Oval. (Closing), which is the title of the sound installation by Fito Conesa, is the result of a one-year residency in which the artist, first alone with the sound engineer Marçal Cid and then accompanied on increasingly frequent visits by the singer Maria Arnal , has practically lived inside the organ (it is a saying). "Because how do you relate to an instrument that by default is much bigger than you?" Was the question. At first, the organ reminded him of a dead lung or a wrecked ship. For months he has gone up and down the steep stairs that connect the three floors countless times, going in and out of the different rooms and making sounds of hundreds of tubes (he has 11,117), "some the size of a pen, with a tone so high-pitched that Only dogs hear it, and others are so serious that they cannot be heard but are felt throughout the body”.

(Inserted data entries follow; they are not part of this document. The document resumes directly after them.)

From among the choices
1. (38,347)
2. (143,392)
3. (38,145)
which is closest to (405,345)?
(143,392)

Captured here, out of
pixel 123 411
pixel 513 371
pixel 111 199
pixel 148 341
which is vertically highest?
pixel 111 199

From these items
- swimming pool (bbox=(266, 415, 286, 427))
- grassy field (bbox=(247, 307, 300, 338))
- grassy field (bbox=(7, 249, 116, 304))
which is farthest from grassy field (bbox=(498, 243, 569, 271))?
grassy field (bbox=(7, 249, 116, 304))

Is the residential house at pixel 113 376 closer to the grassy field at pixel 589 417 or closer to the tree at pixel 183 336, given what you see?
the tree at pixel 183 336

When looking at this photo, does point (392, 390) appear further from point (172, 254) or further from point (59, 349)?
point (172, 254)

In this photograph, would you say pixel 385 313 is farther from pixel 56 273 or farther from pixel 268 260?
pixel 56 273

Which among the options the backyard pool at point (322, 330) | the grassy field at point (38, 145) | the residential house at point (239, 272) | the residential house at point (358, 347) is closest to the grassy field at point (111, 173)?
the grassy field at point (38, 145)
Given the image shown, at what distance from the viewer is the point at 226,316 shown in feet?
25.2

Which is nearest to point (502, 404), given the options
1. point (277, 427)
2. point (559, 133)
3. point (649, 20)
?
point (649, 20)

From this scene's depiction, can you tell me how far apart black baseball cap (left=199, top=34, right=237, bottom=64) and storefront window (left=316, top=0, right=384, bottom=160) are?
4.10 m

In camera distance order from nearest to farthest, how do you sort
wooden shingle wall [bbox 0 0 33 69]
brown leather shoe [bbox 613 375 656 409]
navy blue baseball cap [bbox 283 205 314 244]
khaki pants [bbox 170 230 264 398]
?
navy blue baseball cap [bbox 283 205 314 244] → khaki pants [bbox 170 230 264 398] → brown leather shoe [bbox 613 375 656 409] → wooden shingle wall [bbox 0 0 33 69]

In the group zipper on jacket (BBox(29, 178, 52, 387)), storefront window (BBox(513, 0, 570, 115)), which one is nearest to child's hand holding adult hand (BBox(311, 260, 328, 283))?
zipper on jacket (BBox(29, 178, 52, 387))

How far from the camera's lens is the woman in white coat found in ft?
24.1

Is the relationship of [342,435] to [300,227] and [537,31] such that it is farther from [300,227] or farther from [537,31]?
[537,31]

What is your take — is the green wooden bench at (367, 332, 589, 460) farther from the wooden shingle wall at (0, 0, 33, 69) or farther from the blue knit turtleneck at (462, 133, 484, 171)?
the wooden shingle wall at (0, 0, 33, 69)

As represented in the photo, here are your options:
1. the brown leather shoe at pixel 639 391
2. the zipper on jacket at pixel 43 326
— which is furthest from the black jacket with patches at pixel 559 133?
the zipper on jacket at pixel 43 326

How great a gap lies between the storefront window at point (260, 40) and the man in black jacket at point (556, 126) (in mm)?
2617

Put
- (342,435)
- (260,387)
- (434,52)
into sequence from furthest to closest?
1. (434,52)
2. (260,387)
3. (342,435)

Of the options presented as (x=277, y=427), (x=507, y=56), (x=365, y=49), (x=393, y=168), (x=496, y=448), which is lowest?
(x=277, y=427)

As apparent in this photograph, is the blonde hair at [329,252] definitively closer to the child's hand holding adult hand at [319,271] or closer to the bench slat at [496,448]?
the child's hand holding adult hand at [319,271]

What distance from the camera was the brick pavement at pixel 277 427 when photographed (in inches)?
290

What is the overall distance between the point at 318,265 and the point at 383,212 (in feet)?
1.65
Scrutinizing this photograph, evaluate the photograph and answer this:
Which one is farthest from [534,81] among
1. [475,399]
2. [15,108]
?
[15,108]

The latter was pointed out by the organ builder Albert Blancafort, who continues a family saga of four generations dedicated to music, "a key character in this story, someone who builds instruments and not only helps us understand how the organ works but also puts words to things that we cannot express and our heads explode,” says Conesa. The recording sessions took place during the day, “but we realized that the reverberation at night changed because there was no one in the museum, and when you launched the sound it took up to ten or twelve seconds to disappear. It was brutal, but those nocturnal sessions did not last long..." Fear got the better of him.

Once the sound of the tubes had been recorded, Conesa composed a score in two acts: Prelude Evigilantes in tanta terra (awakening on this earth) and incipiunt Resonare (beginning the reverberation). The first is just organ music, while in the second Maria Arnal introduces her voice as if it were one more musical note. "It's a living being and it's going to wake up," he says excitedly, "because it's impossible to talk without passion about an instrument that welcomes you". Inaugurated for the Universal Exposition of 1929, "it has witnessed a good part of the museum's history , from Primo de Rivera to the Olympics or the junkies who camped on Montjuïc. A witness who also does not speak and who, unlike most of the organs that are in the area of ​​the Church or large concert halls, this one is in a public square”.

Today Conesa will once again enter the bowels of that "abyssal animal" to project the pre-recorded composition from there with the hope that the sound that will flood the Oval Room will activate its restoration. Trust that it will not be the last. "I'm going to need time to say goodbye."